## EXERCISE PROMPT
Across the entries below, how many lines contain the string "Wellington"? Only the number is wanted.

*****

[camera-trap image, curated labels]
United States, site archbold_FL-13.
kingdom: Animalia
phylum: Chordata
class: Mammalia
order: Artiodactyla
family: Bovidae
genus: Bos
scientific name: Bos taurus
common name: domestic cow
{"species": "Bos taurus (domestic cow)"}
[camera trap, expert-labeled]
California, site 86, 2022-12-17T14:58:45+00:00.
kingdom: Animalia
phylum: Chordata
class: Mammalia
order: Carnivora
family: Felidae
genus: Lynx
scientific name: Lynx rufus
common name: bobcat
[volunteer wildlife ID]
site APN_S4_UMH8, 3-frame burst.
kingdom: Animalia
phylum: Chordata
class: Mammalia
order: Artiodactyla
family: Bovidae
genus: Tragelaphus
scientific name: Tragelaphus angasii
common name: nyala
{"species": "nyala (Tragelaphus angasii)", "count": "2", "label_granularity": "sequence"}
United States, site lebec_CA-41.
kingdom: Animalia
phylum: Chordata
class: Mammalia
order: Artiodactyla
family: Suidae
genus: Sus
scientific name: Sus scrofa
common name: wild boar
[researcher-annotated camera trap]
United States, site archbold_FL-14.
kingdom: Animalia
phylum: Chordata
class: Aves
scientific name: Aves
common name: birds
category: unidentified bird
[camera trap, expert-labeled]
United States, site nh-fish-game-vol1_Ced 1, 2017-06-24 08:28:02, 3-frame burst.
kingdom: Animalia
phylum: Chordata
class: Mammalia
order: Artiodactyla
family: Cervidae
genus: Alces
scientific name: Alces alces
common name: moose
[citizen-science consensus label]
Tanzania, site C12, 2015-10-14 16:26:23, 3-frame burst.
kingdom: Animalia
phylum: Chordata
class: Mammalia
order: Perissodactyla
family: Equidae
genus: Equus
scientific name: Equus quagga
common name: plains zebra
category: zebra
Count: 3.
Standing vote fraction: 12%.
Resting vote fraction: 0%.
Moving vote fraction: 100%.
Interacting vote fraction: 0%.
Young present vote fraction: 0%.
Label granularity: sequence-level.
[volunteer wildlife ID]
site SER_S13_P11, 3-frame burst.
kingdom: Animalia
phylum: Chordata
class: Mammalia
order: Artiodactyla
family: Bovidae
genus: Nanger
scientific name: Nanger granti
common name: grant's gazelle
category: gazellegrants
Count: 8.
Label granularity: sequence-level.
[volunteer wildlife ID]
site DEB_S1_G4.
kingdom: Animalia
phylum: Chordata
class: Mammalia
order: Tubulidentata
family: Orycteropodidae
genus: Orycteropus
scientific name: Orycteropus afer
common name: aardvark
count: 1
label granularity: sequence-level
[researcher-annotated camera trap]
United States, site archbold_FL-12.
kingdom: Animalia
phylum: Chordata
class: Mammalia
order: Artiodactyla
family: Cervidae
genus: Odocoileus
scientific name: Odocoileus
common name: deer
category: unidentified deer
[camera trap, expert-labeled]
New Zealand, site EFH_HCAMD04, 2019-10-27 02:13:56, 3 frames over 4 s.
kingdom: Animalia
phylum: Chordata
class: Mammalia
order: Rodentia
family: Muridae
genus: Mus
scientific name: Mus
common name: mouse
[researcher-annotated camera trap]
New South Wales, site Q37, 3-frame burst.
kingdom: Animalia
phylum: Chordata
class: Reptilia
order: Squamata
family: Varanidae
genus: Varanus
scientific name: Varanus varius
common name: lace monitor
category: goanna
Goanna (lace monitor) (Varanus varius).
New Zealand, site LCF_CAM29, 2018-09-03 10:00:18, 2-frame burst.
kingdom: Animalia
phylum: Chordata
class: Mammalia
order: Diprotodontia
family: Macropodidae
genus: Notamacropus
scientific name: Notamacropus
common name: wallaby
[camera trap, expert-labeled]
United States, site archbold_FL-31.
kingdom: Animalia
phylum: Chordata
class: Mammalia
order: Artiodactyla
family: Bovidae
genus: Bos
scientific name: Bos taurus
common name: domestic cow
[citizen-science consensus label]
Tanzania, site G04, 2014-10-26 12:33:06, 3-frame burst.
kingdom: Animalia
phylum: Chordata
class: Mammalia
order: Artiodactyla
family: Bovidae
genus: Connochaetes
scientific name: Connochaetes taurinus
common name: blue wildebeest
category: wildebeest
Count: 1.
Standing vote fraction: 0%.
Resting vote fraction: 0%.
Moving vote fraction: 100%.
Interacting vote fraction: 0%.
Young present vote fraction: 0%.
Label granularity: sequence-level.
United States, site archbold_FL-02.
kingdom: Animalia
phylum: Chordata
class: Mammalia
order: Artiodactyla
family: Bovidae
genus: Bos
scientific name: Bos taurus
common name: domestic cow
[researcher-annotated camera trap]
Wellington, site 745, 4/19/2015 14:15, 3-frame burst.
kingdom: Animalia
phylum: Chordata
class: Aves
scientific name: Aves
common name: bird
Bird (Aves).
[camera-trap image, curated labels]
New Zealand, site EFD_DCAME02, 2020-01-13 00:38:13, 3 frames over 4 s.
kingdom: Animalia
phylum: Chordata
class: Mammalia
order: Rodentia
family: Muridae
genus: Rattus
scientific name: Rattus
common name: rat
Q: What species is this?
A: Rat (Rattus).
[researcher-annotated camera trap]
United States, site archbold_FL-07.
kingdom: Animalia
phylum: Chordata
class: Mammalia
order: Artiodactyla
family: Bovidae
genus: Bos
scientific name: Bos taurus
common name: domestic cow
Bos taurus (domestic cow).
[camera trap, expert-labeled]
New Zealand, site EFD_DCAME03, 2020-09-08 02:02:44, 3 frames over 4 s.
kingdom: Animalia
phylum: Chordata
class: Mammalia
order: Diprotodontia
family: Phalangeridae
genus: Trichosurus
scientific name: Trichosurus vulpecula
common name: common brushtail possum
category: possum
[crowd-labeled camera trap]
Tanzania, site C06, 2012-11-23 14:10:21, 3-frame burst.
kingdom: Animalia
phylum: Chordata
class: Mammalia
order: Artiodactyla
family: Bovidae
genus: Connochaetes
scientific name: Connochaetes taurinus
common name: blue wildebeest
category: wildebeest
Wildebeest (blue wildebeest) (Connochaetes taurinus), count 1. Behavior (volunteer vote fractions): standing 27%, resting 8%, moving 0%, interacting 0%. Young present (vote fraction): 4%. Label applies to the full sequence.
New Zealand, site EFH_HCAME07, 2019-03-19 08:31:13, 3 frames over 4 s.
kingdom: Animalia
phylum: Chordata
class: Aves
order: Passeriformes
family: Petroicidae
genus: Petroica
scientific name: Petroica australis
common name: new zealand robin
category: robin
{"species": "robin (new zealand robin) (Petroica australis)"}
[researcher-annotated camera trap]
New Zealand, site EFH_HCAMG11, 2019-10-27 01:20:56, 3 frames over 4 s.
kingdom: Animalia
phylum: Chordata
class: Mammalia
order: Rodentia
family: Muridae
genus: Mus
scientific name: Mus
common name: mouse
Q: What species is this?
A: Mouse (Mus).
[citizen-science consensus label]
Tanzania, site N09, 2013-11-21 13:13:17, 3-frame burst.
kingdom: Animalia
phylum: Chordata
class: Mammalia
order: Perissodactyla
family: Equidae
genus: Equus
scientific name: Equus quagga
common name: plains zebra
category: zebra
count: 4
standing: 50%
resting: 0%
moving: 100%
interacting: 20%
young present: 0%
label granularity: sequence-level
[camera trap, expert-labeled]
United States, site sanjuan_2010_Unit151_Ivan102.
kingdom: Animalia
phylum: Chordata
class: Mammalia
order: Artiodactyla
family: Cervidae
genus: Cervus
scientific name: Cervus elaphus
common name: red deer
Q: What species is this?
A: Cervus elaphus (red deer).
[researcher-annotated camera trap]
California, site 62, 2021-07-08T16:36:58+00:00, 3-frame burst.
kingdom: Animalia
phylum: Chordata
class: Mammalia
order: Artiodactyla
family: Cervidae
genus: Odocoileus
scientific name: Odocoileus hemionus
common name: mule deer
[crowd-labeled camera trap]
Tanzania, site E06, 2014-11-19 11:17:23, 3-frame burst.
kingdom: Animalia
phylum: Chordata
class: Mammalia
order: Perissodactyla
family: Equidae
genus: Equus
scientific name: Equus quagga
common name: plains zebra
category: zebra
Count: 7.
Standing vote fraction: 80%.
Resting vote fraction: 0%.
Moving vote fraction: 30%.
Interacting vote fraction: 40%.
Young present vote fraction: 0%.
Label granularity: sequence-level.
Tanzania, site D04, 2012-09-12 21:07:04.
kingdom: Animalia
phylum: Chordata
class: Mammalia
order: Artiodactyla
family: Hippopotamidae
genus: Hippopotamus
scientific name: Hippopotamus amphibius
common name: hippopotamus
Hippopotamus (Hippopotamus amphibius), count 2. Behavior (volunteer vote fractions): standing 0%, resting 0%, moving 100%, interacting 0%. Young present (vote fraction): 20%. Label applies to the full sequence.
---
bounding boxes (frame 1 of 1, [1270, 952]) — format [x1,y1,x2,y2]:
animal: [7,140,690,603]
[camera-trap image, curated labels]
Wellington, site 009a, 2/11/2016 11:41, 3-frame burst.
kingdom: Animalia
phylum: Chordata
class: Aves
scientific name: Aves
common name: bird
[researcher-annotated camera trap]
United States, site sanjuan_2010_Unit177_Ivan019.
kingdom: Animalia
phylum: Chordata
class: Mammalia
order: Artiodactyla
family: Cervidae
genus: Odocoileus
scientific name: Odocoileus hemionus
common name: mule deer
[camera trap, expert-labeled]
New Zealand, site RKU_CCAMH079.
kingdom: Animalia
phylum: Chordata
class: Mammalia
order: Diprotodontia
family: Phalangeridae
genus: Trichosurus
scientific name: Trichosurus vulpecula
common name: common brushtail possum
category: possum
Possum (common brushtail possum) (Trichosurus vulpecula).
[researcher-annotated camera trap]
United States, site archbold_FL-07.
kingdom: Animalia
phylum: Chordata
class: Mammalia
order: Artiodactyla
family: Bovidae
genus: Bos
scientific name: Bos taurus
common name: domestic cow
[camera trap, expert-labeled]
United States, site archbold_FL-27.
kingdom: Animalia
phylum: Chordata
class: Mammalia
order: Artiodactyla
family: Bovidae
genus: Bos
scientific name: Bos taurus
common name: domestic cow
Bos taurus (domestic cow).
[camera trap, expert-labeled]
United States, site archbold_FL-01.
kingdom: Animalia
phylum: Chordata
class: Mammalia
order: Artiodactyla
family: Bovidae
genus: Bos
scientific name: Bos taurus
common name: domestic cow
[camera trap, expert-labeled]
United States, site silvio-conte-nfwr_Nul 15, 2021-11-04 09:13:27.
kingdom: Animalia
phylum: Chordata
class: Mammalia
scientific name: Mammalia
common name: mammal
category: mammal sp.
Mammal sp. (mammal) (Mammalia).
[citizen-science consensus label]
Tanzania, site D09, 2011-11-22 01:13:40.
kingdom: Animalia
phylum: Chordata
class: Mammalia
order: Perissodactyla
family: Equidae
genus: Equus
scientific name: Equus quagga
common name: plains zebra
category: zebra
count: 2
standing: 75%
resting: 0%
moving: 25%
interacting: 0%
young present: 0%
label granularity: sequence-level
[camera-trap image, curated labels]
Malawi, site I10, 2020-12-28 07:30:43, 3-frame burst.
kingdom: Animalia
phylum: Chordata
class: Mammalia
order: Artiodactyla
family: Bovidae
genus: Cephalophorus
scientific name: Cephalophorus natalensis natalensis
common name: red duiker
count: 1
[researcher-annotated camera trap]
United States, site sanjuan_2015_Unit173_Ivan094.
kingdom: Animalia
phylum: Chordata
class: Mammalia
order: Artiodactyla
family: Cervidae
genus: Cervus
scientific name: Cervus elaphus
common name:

*****

## EXERCISE SOLUTION
2